The only thing we can and should trust is the sciences. Science alone produces
consistently excellent results that cannot be denied, which are continually
retested for validity. I'm claiming religious beliefs learned on our mama's knees
are in a different category than the results of repeatable scientific experiments,
and that this claim is both obvious and noncontroversial. We can personally do
the experiments ourselves. When it comes to religious faiths, there are no
mutually agreed upon reliable tests to decide between them, and this makes all
the difference in the world. Besides, as David Eller has argued, Christians are not
opposed to modern science anyway.13 They adopt its methods and conclusions
in a vast majority of areas except a few limited ones concerning their faith. So
the question is why they adopt such a double standard with regard to science.
Why do they accept the results of science the vast majority of the time but
subsequently reject them with regard to their faith?
TWO
It's objected that there are people, lots of them, who choose to be Christian
theists who were born and raised in parts of Asia and the Southern Hemisphere,
where Christianity is growing phenomenally.14 These people are ousiders who
can and do escape their culturally adopted faith.
When it comes to these converts, however, my opinion is that most of them do
not objectively weigh the evidence when making their initial religious
commitments. They mainly change their minds due to the influence and
believability of the evangelist and/or the wondrous nature of the religious story
itself, just like Bill Craig did. In these parts of the globe, people already share
much of the same social, economical, political, and superstitious viewpoints that
the ancient biblical people shared anyway, so it should be no surprise that the
Gospel is being accepted there.15
These new converts in different cultural contexts have no initial way of truly
investigating the proffered faith. Which evangelist will objectively tell the ugly
side of the Bible and of the church while preaching the good news? None that I
know of. Which evangelist will tell a prospect about the innumerable problems
Christian scholars must solve? None that I know of. Which evangelist will give
potential prospects a copy of a book like this one to read along with a copy of a
Christian apologetics book and ask them to truly examine it before deciding?
Again, none that I know of. Only if they do will I sit up and take notice. Until
then I am not impressed.
THREE
Related to objection two above are recent polls showing many Americans are
leaving the faith of their parents. If correct, this is supposed to undermine the
sociological basis for the OTF somehow. The 2008 Pew Forum Poll tells us that
"28 percent of American adults have left the faith of their childhood for another
one. When we include people who switched from one Protestant denomination
to another the number would jump to 44 percent."16
But this poll data does not undermine the sociological data at all. Americans
are embracing syncretism, pluralism, and pragmatism when it comes to religion.

SUPPLIED RECORDS
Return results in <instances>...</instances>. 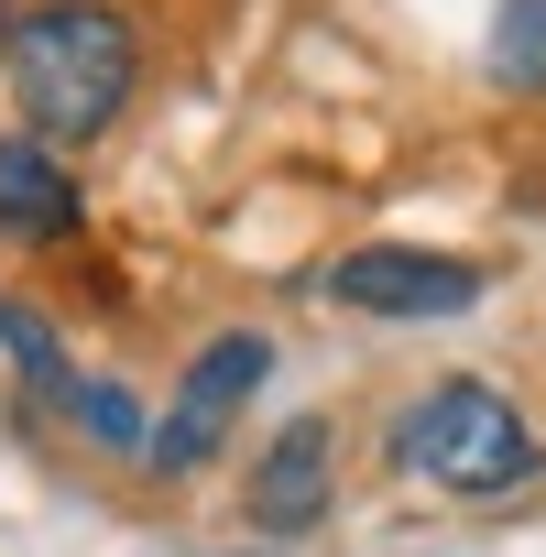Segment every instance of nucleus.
<instances>
[{
	"label": "nucleus",
	"mask_w": 546,
	"mask_h": 557,
	"mask_svg": "<svg viewBox=\"0 0 546 557\" xmlns=\"http://www.w3.org/2000/svg\"><path fill=\"white\" fill-rule=\"evenodd\" d=\"M12 99H23V132L77 153V143H110L132 88H142V34L121 0H34L12 12Z\"/></svg>",
	"instance_id": "nucleus-1"
},
{
	"label": "nucleus",
	"mask_w": 546,
	"mask_h": 557,
	"mask_svg": "<svg viewBox=\"0 0 546 557\" xmlns=\"http://www.w3.org/2000/svg\"><path fill=\"white\" fill-rule=\"evenodd\" d=\"M383 470H405L437 503H513L546 470V437L524 426V405L481 372H448L426 394H405L383 416Z\"/></svg>",
	"instance_id": "nucleus-2"
},
{
	"label": "nucleus",
	"mask_w": 546,
	"mask_h": 557,
	"mask_svg": "<svg viewBox=\"0 0 546 557\" xmlns=\"http://www.w3.org/2000/svg\"><path fill=\"white\" fill-rule=\"evenodd\" d=\"M273 383V339L262 329H219L186 372H175V405L153 416V437H142V470L153 481H197L219 448H229V426L251 416V394Z\"/></svg>",
	"instance_id": "nucleus-3"
},
{
	"label": "nucleus",
	"mask_w": 546,
	"mask_h": 557,
	"mask_svg": "<svg viewBox=\"0 0 546 557\" xmlns=\"http://www.w3.org/2000/svg\"><path fill=\"white\" fill-rule=\"evenodd\" d=\"M318 296L350 318H383V329H437V318H470L492 296V273L459 251H426V240H361L318 273Z\"/></svg>",
	"instance_id": "nucleus-4"
},
{
	"label": "nucleus",
	"mask_w": 546,
	"mask_h": 557,
	"mask_svg": "<svg viewBox=\"0 0 546 557\" xmlns=\"http://www.w3.org/2000/svg\"><path fill=\"white\" fill-rule=\"evenodd\" d=\"M328 503H339V426L328 416H285V426L262 437L251 481H240V513L262 535H318Z\"/></svg>",
	"instance_id": "nucleus-5"
},
{
	"label": "nucleus",
	"mask_w": 546,
	"mask_h": 557,
	"mask_svg": "<svg viewBox=\"0 0 546 557\" xmlns=\"http://www.w3.org/2000/svg\"><path fill=\"white\" fill-rule=\"evenodd\" d=\"M88 230V197H77V164L34 132H0V240L12 251H66Z\"/></svg>",
	"instance_id": "nucleus-6"
},
{
	"label": "nucleus",
	"mask_w": 546,
	"mask_h": 557,
	"mask_svg": "<svg viewBox=\"0 0 546 557\" xmlns=\"http://www.w3.org/2000/svg\"><path fill=\"white\" fill-rule=\"evenodd\" d=\"M481 66H492V88H513V99H546V0H492Z\"/></svg>",
	"instance_id": "nucleus-7"
},
{
	"label": "nucleus",
	"mask_w": 546,
	"mask_h": 557,
	"mask_svg": "<svg viewBox=\"0 0 546 557\" xmlns=\"http://www.w3.org/2000/svg\"><path fill=\"white\" fill-rule=\"evenodd\" d=\"M55 416H66L88 448H110V459H142V437H153V416H142V405H132L110 372H77V383L55 394Z\"/></svg>",
	"instance_id": "nucleus-8"
},
{
	"label": "nucleus",
	"mask_w": 546,
	"mask_h": 557,
	"mask_svg": "<svg viewBox=\"0 0 546 557\" xmlns=\"http://www.w3.org/2000/svg\"><path fill=\"white\" fill-rule=\"evenodd\" d=\"M229 557H262V546H229Z\"/></svg>",
	"instance_id": "nucleus-9"
}]
</instances>
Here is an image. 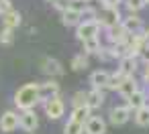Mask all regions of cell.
Returning <instances> with one entry per match:
<instances>
[{"label": "cell", "instance_id": "1", "mask_svg": "<svg viewBox=\"0 0 149 134\" xmlns=\"http://www.w3.org/2000/svg\"><path fill=\"white\" fill-rule=\"evenodd\" d=\"M39 83H27L23 87H19V91L15 93V104L21 112L33 110L39 104Z\"/></svg>", "mask_w": 149, "mask_h": 134}, {"label": "cell", "instance_id": "2", "mask_svg": "<svg viewBox=\"0 0 149 134\" xmlns=\"http://www.w3.org/2000/svg\"><path fill=\"white\" fill-rule=\"evenodd\" d=\"M100 23L94 21V23H82L78 29H76V37L84 43V41H90V39H98L100 35Z\"/></svg>", "mask_w": 149, "mask_h": 134}, {"label": "cell", "instance_id": "3", "mask_svg": "<svg viewBox=\"0 0 149 134\" xmlns=\"http://www.w3.org/2000/svg\"><path fill=\"white\" fill-rule=\"evenodd\" d=\"M98 23L104 27V29H112L116 25H123V16L118 12V8H104L100 14H98Z\"/></svg>", "mask_w": 149, "mask_h": 134}, {"label": "cell", "instance_id": "4", "mask_svg": "<svg viewBox=\"0 0 149 134\" xmlns=\"http://www.w3.org/2000/svg\"><path fill=\"white\" fill-rule=\"evenodd\" d=\"M43 108H45V114H47L49 120H59L63 116V112H65V104H63V100L59 96L53 98V100H49V102H45Z\"/></svg>", "mask_w": 149, "mask_h": 134}, {"label": "cell", "instance_id": "5", "mask_svg": "<svg viewBox=\"0 0 149 134\" xmlns=\"http://www.w3.org/2000/svg\"><path fill=\"white\" fill-rule=\"evenodd\" d=\"M19 126H21V114L8 110V112H4L2 116H0V130L2 132H13Z\"/></svg>", "mask_w": 149, "mask_h": 134}, {"label": "cell", "instance_id": "6", "mask_svg": "<svg viewBox=\"0 0 149 134\" xmlns=\"http://www.w3.org/2000/svg\"><path fill=\"white\" fill-rule=\"evenodd\" d=\"M57 96H59V83L57 81L49 79L45 83H39V100L43 104L49 102V100H53V98H57Z\"/></svg>", "mask_w": 149, "mask_h": 134}, {"label": "cell", "instance_id": "7", "mask_svg": "<svg viewBox=\"0 0 149 134\" xmlns=\"http://www.w3.org/2000/svg\"><path fill=\"white\" fill-rule=\"evenodd\" d=\"M106 35H108V43H110V45H123V43H127L129 37H131L123 25H116V27H112V29H106Z\"/></svg>", "mask_w": 149, "mask_h": 134}, {"label": "cell", "instance_id": "8", "mask_svg": "<svg viewBox=\"0 0 149 134\" xmlns=\"http://www.w3.org/2000/svg\"><path fill=\"white\" fill-rule=\"evenodd\" d=\"M129 118H131V108H129L127 104H125V106H116V108L110 110V124H114V126L127 124Z\"/></svg>", "mask_w": 149, "mask_h": 134}, {"label": "cell", "instance_id": "9", "mask_svg": "<svg viewBox=\"0 0 149 134\" xmlns=\"http://www.w3.org/2000/svg\"><path fill=\"white\" fill-rule=\"evenodd\" d=\"M123 27L127 29L129 35H143V33H145V29H143V21H141L139 16H135V14L125 16V19H123Z\"/></svg>", "mask_w": 149, "mask_h": 134}, {"label": "cell", "instance_id": "10", "mask_svg": "<svg viewBox=\"0 0 149 134\" xmlns=\"http://www.w3.org/2000/svg\"><path fill=\"white\" fill-rule=\"evenodd\" d=\"M108 81H110V73L104 69H98L90 75V85L92 89H108Z\"/></svg>", "mask_w": 149, "mask_h": 134}, {"label": "cell", "instance_id": "11", "mask_svg": "<svg viewBox=\"0 0 149 134\" xmlns=\"http://www.w3.org/2000/svg\"><path fill=\"white\" fill-rule=\"evenodd\" d=\"M84 130H86V134H104L106 132V122L100 116H90L88 122L84 124Z\"/></svg>", "mask_w": 149, "mask_h": 134}, {"label": "cell", "instance_id": "12", "mask_svg": "<svg viewBox=\"0 0 149 134\" xmlns=\"http://www.w3.org/2000/svg\"><path fill=\"white\" fill-rule=\"evenodd\" d=\"M37 126H39V118H37L35 110L21 112V128H23V130L33 132V130H37Z\"/></svg>", "mask_w": 149, "mask_h": 134}, {"label": "cell", "instance_id": "13", "mask_svg": "<svg viewBox=\"0 0 149 134\" xmlns=\"http://www.w3.org/2000/svg\"><path fill=\"white\" fill-rule=\"evenodd\" d=\"M61 23L65 25V27H80L82 25V10H78V8H70V10H65V12H61Z\"/></svg>", "mask_w": 149, "mask_h": 134}, {"label": "cell", "instance_id": "14", "mask_svg": "<svg viewBox=\"0 0 149 134\" xmlns=\"http://www.w3.org/2000/svg\"><path fill=\"white\" fill-rule=\"evenodd\" d=\"M135 69H137V57H123L118 61V69L116 71H120L125 77H133Z\"/></svg>", "mask_w": 149, "mask_h": 134}, {"label": "cell", "instance_id": "15", "mask_svg": "<svg viewBox=\"0 0 149 134\" xmlns=\"http://www.w3.org/2000/svg\"><path fill=\"white\" fill-rule=\"evenodd\" d=\"M41 67H43V73H45V75H51V77L63 73V67H61V63H59L57 59H45V61L41 63Z\"/></svg>", "mask_w": 149, "mask_h": 134}, {"label": "cell", "instance_id": "16", "mask_svg": "<svg viewBox=\"0 0 149 134\" xmlns=\"http://www.w3.org/2000/svg\"><path fill=\"white\" fill-rule=\"evenodd\" d=\"M127 106L131 108V112H137V110H141L143 106H147V96H145V91H135L129 100H127Z\"/></svg>", "mask_w": 149, "mask_h": 134}, {"label": "cell", "instance_id": "17", "mask_svg": "<svg viewBox=\"0 0 149 134\" xmlns=\"http://www.w3.org/2000/svg\"><path fill=\"white\" fill-rule=\"evenodd\" d=\"M135 91H139V87H137V81H135V77H127L125 81H123V85H120V89H118V93L125 98V100H129Z\"/></svg>", "mask_w": 149, "mask_h": 134}, {"label": "cell", "instance_id": "18", "mask_svg": "<svg viewBox=\"0 0 149 134\" xmlns=\"http://www.w3.org/2000/svg\"><path fill=\"white\" fill-rule=\"evenodd\" d=\"M21 21H23V16H21L19 10H13V12H8V14L2 16V25H4V29H17V27L21 25Z\"/></svg>", "mask_w": 149, "mask_h": 134}, {"label": "cell", "instance_id": "19", "mask_svg": "<svg viewBox=\"0 0 149 134\" xmlns=\"http://www.w3.org/2000/svg\"><path fill=\"white\" fill-rule=\"evenodd\" d=\"M104 104V93L102 89H90L88 91V108L94 110V108H100Z\"/></svg>", "mask_w": 149, "mask_h": 134}, {"label": "cell", "instance_id": "20", "mask_svg": "<svg viewBox=\"0 0 149 134\" xmlns=\"http://www.w3.org/2000/svg\"><path fill=\"white\" fill-rule=\"evenodd\" d=\"M90 112H92V110H90L88 106H86V108H74L70 120H72V122H78V124H86L88 118H90Z\"/></svg>", "mask_w": 149, "mask_h": 134}, {"label": "cell", "instance_id": "21", "mask_svg": "<svg viewBox=\"0 0 149 134\" xmlns=\"http://www.w3.org/2000/svg\"><path fill=\"white\" fill-rule=\"evenodd\" d=\"M86 67H88V55L82 51V53H78L72 59V69L74 71H80V69H86Z\"/></svg>", "mask_w": 149, "mask_h": 134}, {"label": "cell", "instance_id": "22", "mask_svg": "<svg viewBox=\"0 0 149 134\" xmlns=\"http://www.w3.org/2000/svg\"><path fill=\"white\" fill-rule=\"evenodd\" d=\"M135 122L139 126H149V104L135 112Z\"/></svg>", "mask_w": 149, "mask_h": 134}, {"label": "cell", "instance_id": "23", "mask_svg": "<svg viewBox=\"0 0 149 134\" xmlns=\"http://www.w3.org/2000/svg\"><path fill=\"white\" fill-rule=\"evenodd\" d=\"M84 45V53L86 55H92V53H100V49H102V45H100V41L98 39H90V41H84L82 43Z\"/></svg>", "mask_w": 149, "mask_h": 134}, {"label": "cell", "instance_id": "24", "mask_svg": "<svg viewBox=\"0 0 149 134\" xmlns=\"http://www.w3.org/2000/svg\"><path fill=\"white\" fill-rule=\"evenodd\" d=\"M72 106L74 108H86L88 106V91H76L72 96Z\"/></svg>", "mask_w": 149, "mask_h": 134}, {"label": "cell", "instance_id": "25", "mask_svg": "<svg viewBox=\"0 0 149 134\" xmlns=\"http://www.w3.org/2000/svg\"><path fill=\"white\" fill-rule=\"evenodd\" d=\"M127 77L120 73V71H114V73H110V81H108V89H120V85H123V81H125Z\"/></svg>", "mask_w": 149, "mask_h": 134}, {"label": "cell", "instance_id": "26", "mask_svg": "<svg viewBox=\"0 0 149 134\" xmlns=\"http://www.w3.org/2000/svg\"><path fill=\"white\" fill-rule=\"evenodd\" d=\"M84 124H78V122H72L68 120V124L63 126V134H84Z\"/></svg>", "mask_w": 149, "mask_h": 134}, {"label": "cell", "instance_id": "27", "mask_svg": "<svg viewBox=\"0 0 149 134\" xmlns=\"http://www.w3.org/2000/svg\"><path fill=\"white\" fill-rule=\"evenodd\" d=\"M94 21H98V12H96V8L86 6V8L82 10V23H94Z\"/></svg>", "mask_w": 149, "mask_h": 134}, {"label": "cell", "instance_id": "28", "mask_svg": "<svg viewBox=\"0 0 149 134\" xmlns=\"http://www.w3.org/2000/svg\"><path fill=\"white\" fill-rule=\"evenodd\" d=\"M145 2H147V0H127L125 4H127V8H129V10H131V14H133V12L141 10V8L145 6Z\"/></svg>", "mask_w": 149, "mask_h": 134}, {"label": "cell", "instance_id": "29", "mask_svg": "<svg viewBox=\"0 0 149 134\" xmlns=\"http://www.w3.org/2000/svg\"><path fill=\"white\" fill-rule=\"evenodd\" d=\"M13 39H15L13 29H2V31H0V43H2V45H10Z\"/></svg>", "mask_w": 149, "mask_h": 134}, {"label": "cell", "instance_id": "30", "mask_svg": "<svg viewBox=\"0 0 149 134\" xmlns=\"http://www.w3.org/2000/svg\"><path fill=\"white\" fill-rule=\"evenodd\" d=\"M8 12H13V2L10 0H0V16H4Z\"/></svg>", "mask_w": 149, "mask_h": 134}, {"label": "cell", "instance_id": "31", "mask_svg": "<svg viewBox=\"0 0 149 134\" xmlns=\"http://www.w3.org/2000/svg\"><path fill=\"white\" fill-rule=\"evenodd\" d=\"M123 0H102V6L104 8H118V4Z\"/></svg>", "mask_w": 149, "mask_h": 134}, {"label": "cell", "instance_id": "32", "mask_svg": "<svg viewBox=\"0 0 149 134\" xmlns=\"http://www.w3.org/2000/svg\"><path fill=\"white\" fill-rule=\"evenodd\" d=\"M141 59L145 61V65H149V47H145V49L141 51Z\"/></svg>", "mask_w": 149, "mask_h": 134}, {"label": "cell", "instance_id": "33", "mask_svg": "<svg viewBox=\"0 0 149 134\" xmlns=\"http://www.w3.org/2000/svg\"><path fill=\"white\" fill-rule=\"evenodd\" d=\"M143 79L149 83V65H145V69H143Z\"/></svg>", "mask_w": 149, "mask_h": 134}, {"label": "cell", "instance_id": "34", "mask_svg": "<svg viewBox=\"0 0 149 134\" xmlns=\"http://www.w3.org/2000/svg\"><path fill=\"white\" fill-rule=\"evenodd\" d=\"M145 47H149V31H145Z\"/></svg>", "mask_w": 149, "mask_h": 134}, {"label": "cell", "instance_id": "35", "mask_svg": "<svg viewBox=\"0 0 149 134\" xmlns=\"http://www.w3.org/2000/svg\"><path fill=\"white\" fill-rule=\"evenodd\" d=\"M47 2H51V4H55V2H57V0H47Z\"/></svg>", "mask_w": 149, "mask_h": 134}, {"label": "cell", "instance_id": "36", "mask_svg": "<svg viewBox=\"0 0 149 134\" xmlns=\"http://www.w3.org/2000/svg\"><path fill=\"white\" fill-rule=\"evenodd\" d=\"M147 2H149V0H147Z\"/></svg>", "mask_w": 149, "mask_h": 134}]
</instances>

SET EXERCISE
Please transcribe the passage on faith and science from "The only thing" to "regard to science.". The material above has no connection to the passage on faith and science.

ANSWER TO THIS TASK
The only thing we can and should trust is the sciences. Science alone produces
consistently excellent results that cannot be denied, which are continually
retested for validity. I'm claiming religious beliefs learned on our mama's knees
are in a different category than the results of repeatable scientific experiments,
and that this claim is both obvious and noncontroversial. We can personally do
the experiments ourselves. When it comes to religious faiths, there are no
mutually agreed upon reliable tests to decide between them, and this makes all
the difference in the world. Besides, as David Eller has argued, Christians are not
opposed to modern science anyway.13 They adopt its methods and conclusions
in a vast majority of areas except a few limited ones concerning their faith. So
the question is why they adopt such a double standard with regard to science.